Dear John McCain,
It seems that you have only listened to half of what the health care experts have told you and then were shamed into cobbling some rhetoric to cover the glaring gaps. Let me help you.
Let’s first go over what is good about your plan. I like most of your tax reform. Tax credits are better than tax deductions. They are fairer and more progressive. However, you still may want to give a small incentive for employers to stay in the game. I would hate to lose their support, and with your plan they might just all get up and leave. If they do it seems that the small government plan you are envisioning may have to grow to fill the gap. But you have the general right idea with tax credits and $2,500 per individual and $5,000 per family is getting close to the price of insurance, but still falls short. Does everyone get this credit? Is it related to income? Does it rise with inflation, or even better yet rise with health care inflation? Just wondering. Those damn details.
Cost reduction. That’s big with you and you are right to emphasize it. We spend too much on health care – over $6,000 per person. Almost double what the next most generous country spent. And some of your ideas are fine. They are the same as your Democratic rivals (good copying skills), and will only nibble at the corners, but important nonetheless. We should invest in electronic health records, have improved coordinated care, generic drugs, re-importation of drugs (very maverick of you), smoking cessation, state flexibility to encourage creativity, increased focus on chronic conditions, tort reform, and Medicaid and Medicare reform. All good suggestions. Your two sentences on each of them really demonstrates your breadth of understanding. And again your competition beat you to the punch on almost all of these. I like the bipartisan spirit, but I was hoping that since cost reduction was your big thing you might have a new trick up your sleeve. I guess your big price reducer is increased competition. So let’s talk about that.
Your plan will cripple the employer-based health care system. Not a bad thing, but since health care accounts for 16% of our GDP and you are recommending pulling the foundation out from under it (I admit a shaky foundation) you might want to say a little more than you want to put health care decisions back in the hands of the patient. So under your plan the patient would select their health plan, right? And you are assuming that the patient has the information to sort through all of the health plans to choose what is best. Surveys on this topic show that the typical person shopping for insurance bases their decision on things that do not reflect quality. How do you plan to educate America on this? Remember for a market system to work you need an informed consumer. The quality reporting systems in America are improving, but any plan that puts the insurance decisions with the consumer better focus more on quality measurement and reporting than you do. I would suggest you expand on that a bit.

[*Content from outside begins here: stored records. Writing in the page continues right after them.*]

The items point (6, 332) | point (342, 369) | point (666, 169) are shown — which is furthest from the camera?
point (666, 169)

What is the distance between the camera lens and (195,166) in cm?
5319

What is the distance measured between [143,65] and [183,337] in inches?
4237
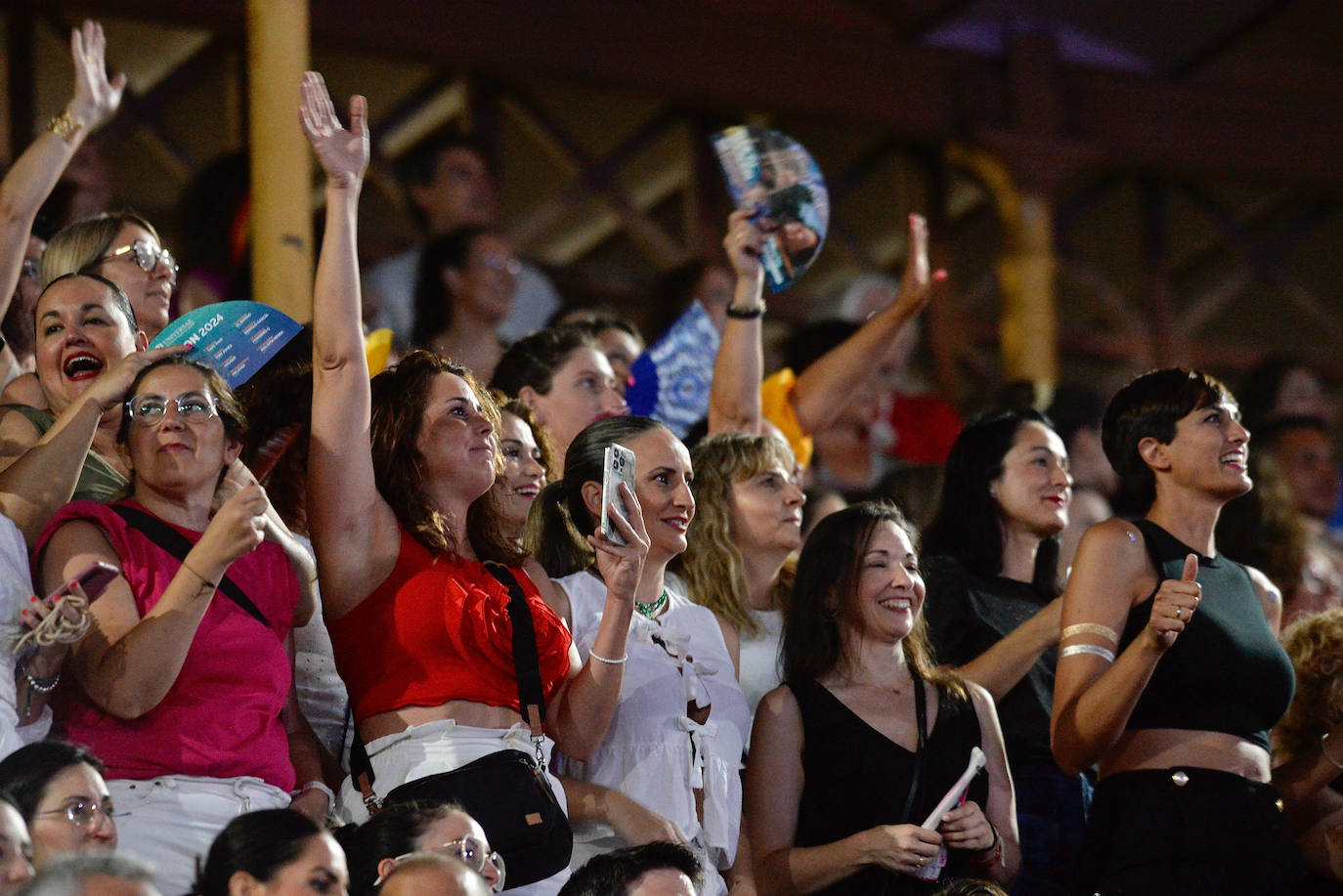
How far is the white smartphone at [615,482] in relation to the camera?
3246mm

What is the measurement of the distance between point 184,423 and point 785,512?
1502 mm

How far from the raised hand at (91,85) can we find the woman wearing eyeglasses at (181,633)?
107 centimetres

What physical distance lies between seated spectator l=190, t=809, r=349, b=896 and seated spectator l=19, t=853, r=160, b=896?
27 cm

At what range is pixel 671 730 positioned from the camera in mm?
3553

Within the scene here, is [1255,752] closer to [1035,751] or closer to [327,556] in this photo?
[1035,751]

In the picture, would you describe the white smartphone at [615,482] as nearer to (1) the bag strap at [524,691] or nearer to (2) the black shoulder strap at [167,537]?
(1) the bag strap at [524,691]

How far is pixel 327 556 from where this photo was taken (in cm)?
318

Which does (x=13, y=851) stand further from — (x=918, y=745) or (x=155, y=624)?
(x=918, y=745)

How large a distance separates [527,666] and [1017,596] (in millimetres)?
1458

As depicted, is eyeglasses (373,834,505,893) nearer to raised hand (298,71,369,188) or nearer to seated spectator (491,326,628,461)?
raised hand (298,71,369,188)

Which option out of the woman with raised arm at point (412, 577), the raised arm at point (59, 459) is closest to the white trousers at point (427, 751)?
the woman with raised arm at point (412, 577)

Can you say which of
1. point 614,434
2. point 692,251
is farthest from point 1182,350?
point 614,434

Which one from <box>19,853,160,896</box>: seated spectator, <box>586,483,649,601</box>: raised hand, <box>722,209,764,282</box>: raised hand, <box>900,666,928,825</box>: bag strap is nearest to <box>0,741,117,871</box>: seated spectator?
<box>19,853,160,896</box>: seated spectator

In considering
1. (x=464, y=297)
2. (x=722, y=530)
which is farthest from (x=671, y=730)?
(x=464, y=297)
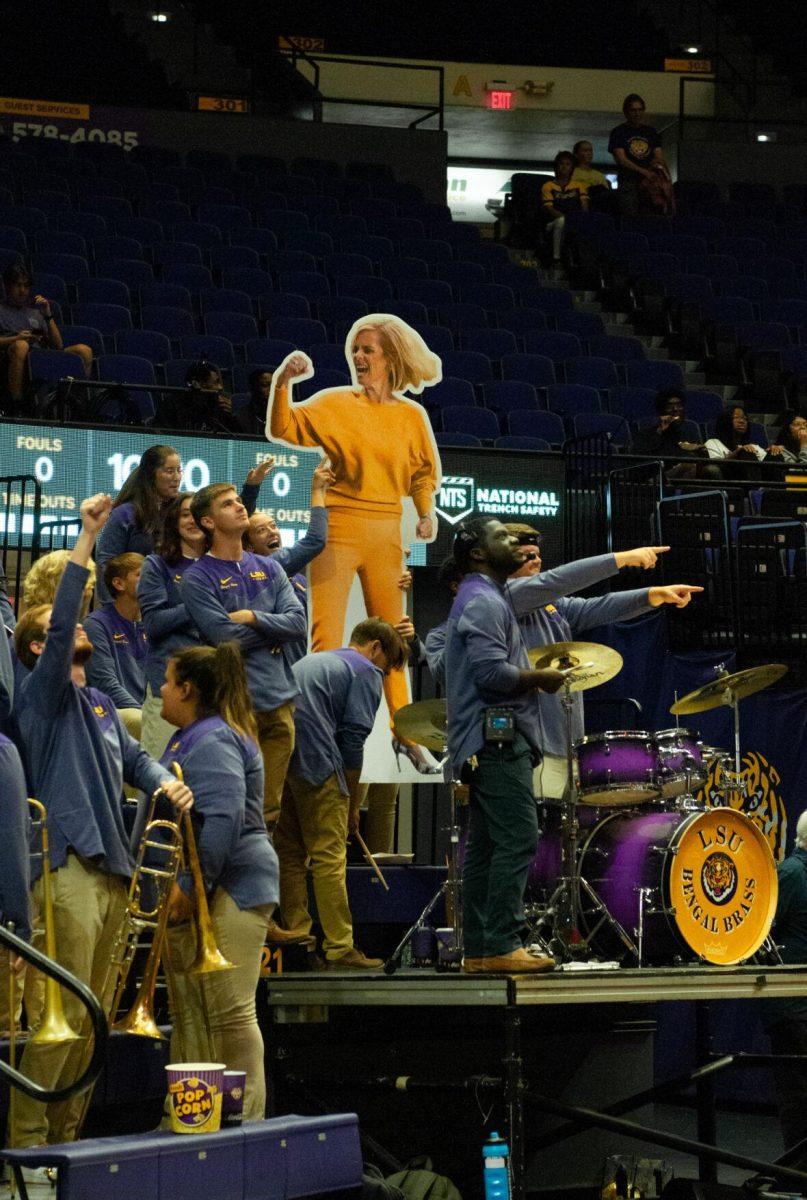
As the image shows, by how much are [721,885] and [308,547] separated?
2.41 metres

Lastly, Elizabeth Edwards. You two have been so cute fighting in your sandbox, but I would listen to her. I think you have. You realized that she is right saying your plan would leave out the sick. Maybe a person with a history of melanoma? We know that insurers compete by avoiding high-risk people. Risk avoidance is where the profits are – not quality delivery systems. That pre-existing condition thing. That age discrimination thing. Shoot foiled again, and you know it. In the last minute you threw in the line, “We will work with the States,” to make sure these people are covered. What does that mean. High risk pools, perhaps? Well, that is really expensive. Under your plan the really high cost people (up to 30% of the national health care bill) would be denied coverage by insurers (remember since they are not under an employers plan they could be denied) and potentially fall into these groups which would be subsidized heavily with tax dollars. Oops, that sounds like a big government plan. So I would suggest you rethink how you are going to pool people together. Did you know that the premise behind insurance is pooling? You have to find a way for the high-risk people to be pooled with the low risk people based on something besides health. That is what employer-based health insurance was all about.
And lastly, many States have their ways of dealing with these issues. For example New York uses community rating. Under your plan with cross-state purchasing these New York plans would all collapse because nobody who is healthy would join. So much for State flexibility.
I would suggest that you go back to the table and provide a bit more detail. Again, I like the tax credits and I am okay with leaving the employer-based model, but you have to have thought through what’s next. I look forward to your third draft.